> [WRITTEN TASK 1] In the comment thread below, what does holding the mouse button at boot time eject on modern computers?
> [WRITTEN TASK 2]
Decide whether each statement agrees with the comment thread below. Answer yes or no for each, quoting the deciding words.
(a) The 6800 and its descendants were big endian.
(b) The reported FDisasm bug had not yet been fixed.
(c) In the Megaman games for the NES, the sprites flicker when the CPU is idle.

> [READING PASSAGE]
=== Begin Enclosure ===

IIRC, holding the mouse button at boot time ejects the floppy disk.
The mouse button behavior is carried over to modern computers too, except it ejects the CD drive:
http://support.apple.com/kb/TS2097
I think the disassembler you’re using may be making errors. The Question Mark Flash Rate disassembly should read ..
MOVEQ #4,d0
SWAP d0
loop
SUBQ.l #1,d0
BNE.s loop
.. which does make sense.
The mix-up with the timer register order makes me think this bit of code was written by someone used to working with Motorola peripherals, for example the 6840 programmable timer module. The concept is the same, but it’s the MSB that’s latched so the proper order there is MSB then LSB. This is because the 6800 and descendants were big endian and wrote 16-bit data in MSB then LSB order, which is opposite from the 6502 and its family of peripheral ICs such as the 6522.
> the disassembler you’re using may be making errors.
Sorry, it is. Not enough people are paying enough attention to FDisasm (especially me) for it to be relied upon.
But this particular bug was already reported and fixed. Unfortunately I neglected to update the version of the application in the images of formatting information for each ROM. Instead I now have just removed the copy of the application from these images.
If you notice any other bugs, please let me know.
I remember this bug when using an old Mac… vaguely since that would have been 20 years ago. Flicker flicker.. and it wasn’t just the Macs. If you get the CPU really busy in the Megaman games for the NES, you can see the sprites start to flicker the same way. This is a VERY old bug on any system with a raster display and interrupts. Don’t use buffering, do update the screen between v-blank cycles, and fall behind on an interrupt and you get ‘snow’ on some old programs. DOS was fun with programs written for a different video card, hehe.

=== End Enclosure ===

> [EXCERPTED DATA]
=== Begin Enclosure ===

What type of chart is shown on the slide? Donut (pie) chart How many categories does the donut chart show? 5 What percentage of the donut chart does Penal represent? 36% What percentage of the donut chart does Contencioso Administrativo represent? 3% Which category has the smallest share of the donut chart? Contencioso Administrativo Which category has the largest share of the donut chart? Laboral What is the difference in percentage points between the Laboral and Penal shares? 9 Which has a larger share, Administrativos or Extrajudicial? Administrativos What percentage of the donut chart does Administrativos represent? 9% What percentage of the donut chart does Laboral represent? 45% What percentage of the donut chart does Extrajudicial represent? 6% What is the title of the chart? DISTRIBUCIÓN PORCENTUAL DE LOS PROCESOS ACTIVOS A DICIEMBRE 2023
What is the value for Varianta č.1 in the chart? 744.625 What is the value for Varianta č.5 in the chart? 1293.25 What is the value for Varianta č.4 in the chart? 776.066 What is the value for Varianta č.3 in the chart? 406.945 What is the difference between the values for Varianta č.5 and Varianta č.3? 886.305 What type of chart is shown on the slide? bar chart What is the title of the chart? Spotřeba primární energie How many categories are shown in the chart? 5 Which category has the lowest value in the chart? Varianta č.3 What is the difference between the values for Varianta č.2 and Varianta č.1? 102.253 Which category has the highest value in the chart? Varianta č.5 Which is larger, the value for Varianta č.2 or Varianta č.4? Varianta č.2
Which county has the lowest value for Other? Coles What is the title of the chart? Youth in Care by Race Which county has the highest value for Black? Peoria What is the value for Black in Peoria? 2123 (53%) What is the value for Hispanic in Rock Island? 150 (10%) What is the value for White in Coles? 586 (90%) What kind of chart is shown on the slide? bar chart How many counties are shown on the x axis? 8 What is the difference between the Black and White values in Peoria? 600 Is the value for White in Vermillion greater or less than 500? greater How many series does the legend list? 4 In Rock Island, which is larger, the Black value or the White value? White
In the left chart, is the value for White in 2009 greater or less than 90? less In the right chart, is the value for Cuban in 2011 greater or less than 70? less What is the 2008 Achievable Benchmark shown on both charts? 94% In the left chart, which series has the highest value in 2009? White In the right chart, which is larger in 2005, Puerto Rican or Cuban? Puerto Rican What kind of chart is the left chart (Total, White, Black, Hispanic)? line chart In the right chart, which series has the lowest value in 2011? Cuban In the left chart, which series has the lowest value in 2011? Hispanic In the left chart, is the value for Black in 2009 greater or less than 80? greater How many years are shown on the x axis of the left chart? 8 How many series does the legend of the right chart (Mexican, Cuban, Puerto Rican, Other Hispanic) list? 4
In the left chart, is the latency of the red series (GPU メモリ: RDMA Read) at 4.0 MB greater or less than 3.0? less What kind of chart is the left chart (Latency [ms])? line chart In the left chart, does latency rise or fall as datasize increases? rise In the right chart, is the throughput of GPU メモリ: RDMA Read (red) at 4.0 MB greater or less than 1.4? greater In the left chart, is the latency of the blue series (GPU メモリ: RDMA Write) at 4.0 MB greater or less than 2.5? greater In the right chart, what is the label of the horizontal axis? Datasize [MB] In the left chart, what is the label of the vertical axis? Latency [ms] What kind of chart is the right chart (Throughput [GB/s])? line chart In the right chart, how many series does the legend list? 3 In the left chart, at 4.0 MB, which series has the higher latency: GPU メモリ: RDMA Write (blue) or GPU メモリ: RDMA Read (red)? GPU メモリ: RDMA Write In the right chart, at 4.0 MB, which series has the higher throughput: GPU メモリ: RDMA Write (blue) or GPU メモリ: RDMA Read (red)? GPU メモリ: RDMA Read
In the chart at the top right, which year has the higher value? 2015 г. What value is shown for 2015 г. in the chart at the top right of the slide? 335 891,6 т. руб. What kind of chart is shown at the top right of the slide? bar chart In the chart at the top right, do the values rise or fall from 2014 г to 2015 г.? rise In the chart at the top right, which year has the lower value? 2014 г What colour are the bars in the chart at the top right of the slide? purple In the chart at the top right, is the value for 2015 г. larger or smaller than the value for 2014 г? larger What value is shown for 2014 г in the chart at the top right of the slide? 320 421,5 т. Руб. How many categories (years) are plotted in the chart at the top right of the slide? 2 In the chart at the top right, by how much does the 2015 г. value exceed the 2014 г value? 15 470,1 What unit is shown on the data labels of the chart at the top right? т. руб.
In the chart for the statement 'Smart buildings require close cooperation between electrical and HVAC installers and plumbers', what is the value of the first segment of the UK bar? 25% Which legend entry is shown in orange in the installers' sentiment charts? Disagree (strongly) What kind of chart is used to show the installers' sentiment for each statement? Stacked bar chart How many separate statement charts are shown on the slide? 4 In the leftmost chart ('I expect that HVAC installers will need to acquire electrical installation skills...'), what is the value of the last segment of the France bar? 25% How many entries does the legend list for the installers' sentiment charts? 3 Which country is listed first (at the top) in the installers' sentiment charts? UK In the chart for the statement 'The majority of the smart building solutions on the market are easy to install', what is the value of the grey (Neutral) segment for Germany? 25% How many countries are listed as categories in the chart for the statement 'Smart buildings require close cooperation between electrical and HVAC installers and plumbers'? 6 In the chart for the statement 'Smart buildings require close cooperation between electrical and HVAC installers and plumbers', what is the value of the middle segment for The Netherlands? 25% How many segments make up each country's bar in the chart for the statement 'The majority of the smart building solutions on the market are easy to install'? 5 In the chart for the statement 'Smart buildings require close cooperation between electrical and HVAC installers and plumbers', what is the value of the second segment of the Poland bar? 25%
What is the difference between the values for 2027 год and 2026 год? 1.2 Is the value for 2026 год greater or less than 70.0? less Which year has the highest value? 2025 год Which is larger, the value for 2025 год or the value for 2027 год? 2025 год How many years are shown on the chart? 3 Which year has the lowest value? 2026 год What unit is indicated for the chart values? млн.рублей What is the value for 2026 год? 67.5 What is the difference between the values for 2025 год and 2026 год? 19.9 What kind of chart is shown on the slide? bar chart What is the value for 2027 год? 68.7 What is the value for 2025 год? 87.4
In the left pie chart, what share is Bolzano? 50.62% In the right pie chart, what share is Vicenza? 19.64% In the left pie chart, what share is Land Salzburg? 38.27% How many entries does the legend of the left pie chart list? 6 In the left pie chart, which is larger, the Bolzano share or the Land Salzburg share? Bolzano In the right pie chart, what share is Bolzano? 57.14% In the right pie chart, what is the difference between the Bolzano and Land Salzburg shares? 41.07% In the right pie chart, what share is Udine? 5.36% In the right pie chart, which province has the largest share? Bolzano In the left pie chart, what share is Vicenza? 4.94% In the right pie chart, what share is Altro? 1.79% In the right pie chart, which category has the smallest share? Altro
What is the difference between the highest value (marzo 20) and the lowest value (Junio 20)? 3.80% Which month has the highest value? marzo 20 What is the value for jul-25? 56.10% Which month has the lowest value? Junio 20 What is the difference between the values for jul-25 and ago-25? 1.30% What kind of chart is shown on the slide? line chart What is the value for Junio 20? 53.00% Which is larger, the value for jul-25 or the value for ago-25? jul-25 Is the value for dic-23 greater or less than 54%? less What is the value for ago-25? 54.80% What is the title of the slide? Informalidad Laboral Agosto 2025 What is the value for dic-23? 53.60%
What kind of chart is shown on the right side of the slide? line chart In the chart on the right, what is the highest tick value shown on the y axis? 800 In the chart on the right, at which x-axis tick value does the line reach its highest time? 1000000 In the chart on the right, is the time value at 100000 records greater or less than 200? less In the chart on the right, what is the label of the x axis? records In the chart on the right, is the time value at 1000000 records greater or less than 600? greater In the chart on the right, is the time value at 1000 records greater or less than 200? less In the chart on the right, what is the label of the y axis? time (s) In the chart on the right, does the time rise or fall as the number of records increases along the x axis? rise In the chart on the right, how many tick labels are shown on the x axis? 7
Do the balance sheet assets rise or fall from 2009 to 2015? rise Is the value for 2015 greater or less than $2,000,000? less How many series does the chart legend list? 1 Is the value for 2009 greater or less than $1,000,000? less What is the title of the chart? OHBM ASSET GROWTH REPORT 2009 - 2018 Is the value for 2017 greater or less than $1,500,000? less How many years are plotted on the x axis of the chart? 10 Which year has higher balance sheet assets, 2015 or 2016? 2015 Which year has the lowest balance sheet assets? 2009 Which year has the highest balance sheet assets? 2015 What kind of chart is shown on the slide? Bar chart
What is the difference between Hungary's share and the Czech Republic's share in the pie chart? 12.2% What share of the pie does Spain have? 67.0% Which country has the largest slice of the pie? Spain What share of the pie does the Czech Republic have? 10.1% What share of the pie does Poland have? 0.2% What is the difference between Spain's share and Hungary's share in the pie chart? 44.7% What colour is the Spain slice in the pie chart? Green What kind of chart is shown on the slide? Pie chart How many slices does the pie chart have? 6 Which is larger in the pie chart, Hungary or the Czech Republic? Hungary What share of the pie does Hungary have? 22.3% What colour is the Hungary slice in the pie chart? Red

=== End Enclosure ===

> [EXERCISE RESULT 1] The CD drive.

> [EXERCISE RESULT 2]
(a) Yes: "the 6800 and descendants were big endian"
(b) No: "But this particular bug was already reported and fixed."
(c) No: "If you get the CPU really busy in the Megaman games for the NES, you can see the sprites start to flicker"